[O problema]
Como se traduz para o inglês a frase "O crescimento do açaí trouxe reflexos para a comunidade.", do trecho selecionado?

[Trecho selecionado]
● ● ●

Além de macaúba, pequi, cajuí, buriti, cagaita outra dezena de espécies foram priorizadas para a pesquisa junto aos pequenos produtores locais, que trabalham com as frutas principalmente na produção de alimentos. Apesar do grande valor da biodiversidade para as comunidades, a mestranda encontrou dificuldades para precificar os produtos desses frutos, que considera um mercado ainda modesto, quando comparado ao comércio do artesanato feito com capim dourado, outro recurso natural em abundância no Jalapão.
“Encontrei alguns desafios para que possamos manter o Cerrado e nós mesmos em pé. Precisamos fortalecer o que está sob nossa governabilidade”, declarou Ana Cláudia ao apresentar algumas estratégias como o fortalecimento de parceiros e da associação e a criação de uma rota turística que englobe os frutos como principal atração (como são as trilhas até as árvores das espécies, quais as belezas naturais no caminho, como aproveitar o passeio para colher e experimentar os frutos no pé).
A relação da biodiversidade com a agregação de valor ao produto também foi tema da apresentação do ribeirinho Dadiberto Azevedo da comunidade tradicional agroextrativista Ilha do Capim, de Abaetetuba, no Pará. Para ele, o levantamento de dados referentes à produção de renda pelas famílias com o extrativismo local não foi tão complexo. Em 2017, a produção do açaí por 88 famílias (de um total de 125 na ilha) somou uma renda de R$ 1,2 milhão frente a R$ 359 mil com outras atividades de extrativismo vegetal e animal.
As fragilidades enfrentadas pelos ribeirinhos é outra, conforme identificou o mestrando: a dependência de uma única cultura na qual a cadeia produtiva é injusta para o ribeirinho. “O crescimento do açaí trouxe reflexos para a comunidade. Ter o seu cultivo como carro chefe é importante para a economia local. No entanto, é preciso entender que a forma como está sendo feita está errada, degradando as demais espécies para a sua produção exclusiva”, frisou.

● ● ●

[Dados fornecidos]
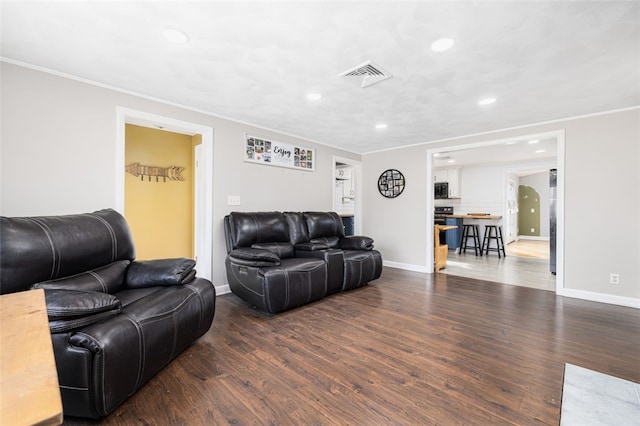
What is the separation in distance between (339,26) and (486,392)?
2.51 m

● ● ●

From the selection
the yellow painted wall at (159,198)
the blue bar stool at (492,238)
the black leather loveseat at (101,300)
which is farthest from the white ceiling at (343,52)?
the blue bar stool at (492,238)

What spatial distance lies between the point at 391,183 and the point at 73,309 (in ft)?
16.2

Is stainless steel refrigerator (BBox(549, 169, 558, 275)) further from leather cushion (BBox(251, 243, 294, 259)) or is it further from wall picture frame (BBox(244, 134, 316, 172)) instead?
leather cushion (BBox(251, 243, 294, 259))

● ● ●

[Solução redigida]
The growth of açaí has had repercussions for the community.